The UK’s Department for Digital, Culture, Media & Sport (‘DCMS’) and the Minister of State for Digital Matt Hancock MP launched on 8 August 2017 a consultation on the Government’s plans to transpose the Network and Information Systems Directive (‘NIS Directive’) into UK law. The Government’s plans include the proposal to designate multiple sector-based competent authorities to oversee and enforce cyber security compliance, which goes beyond the NIS Directive’s requirement that EU Member States nominate at least one competent authority.

The consultation states that sector-specific regulators would ‘provide greater understanding of wider resilience issues and procedures for their individual sectors,’ and that the UK’s National Cyber Security Centre which became operational in October 2016 would be a ‘significant’ advisor to those competent authorities. Andrew Parsons, Partner at Bond Dickinson, is concerned that the Government’s proposal to nominate multiple sector-specific authorities runs the risk of inconsistent approaches. “Competent authorities might set different thresholds for enforcement action, which would affect the standards that bodies have to meet,” explains Parsons. “It could also give rise to possible overlaps between the NIS Directive and the General Data Protection Regulation, both of which regulate certain aspects of cyber security, but would then be enforced by different regulators.”

The NIS Directive will impose network and information security requirements on operators of essential services and digital service providers, with each Member State being responsible for identifying the operators of essential services that will be subject to the Directive. In Annex 1 of the consultation, the Government proposes a list of operators of essential services and identification thresholds that are intended to ensure that only the most important operators fall within the scope of the Directive, rather than whole sectors.

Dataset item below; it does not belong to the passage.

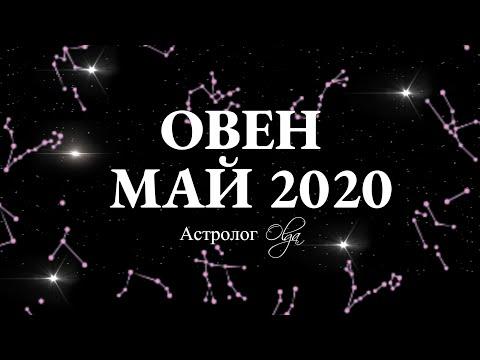 ОВЕН. ГОРОСКОП на МАЙ 2020. ВНИМАНИЕ! Сатурн, Юпитер и Венера ретро. Астролог Olga.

William Richmond-Coggan, Partner at Pitmans, believes that there are a number of troubling areas of vagueness within the consultation which would cause difficulties with regulatory compliance if they are not clarified prior to implementation of the Directive. “There is a disappointing lack of clarity about what will amount to an acceptable level of cyber security,” explains Richmond-Coggan. “I think that what will be needed is something equivalent to the Cyber Essentials Scheme, but operating at a far more stringent level, so that operators of essential services can have clarity that if they adhere to a set of standards they will be regarded as having done what is reasonable to guard against cyber threat.”

The consultation closes on 30 September 2017, after which the Government intends to publish a formal response within 10 weeks.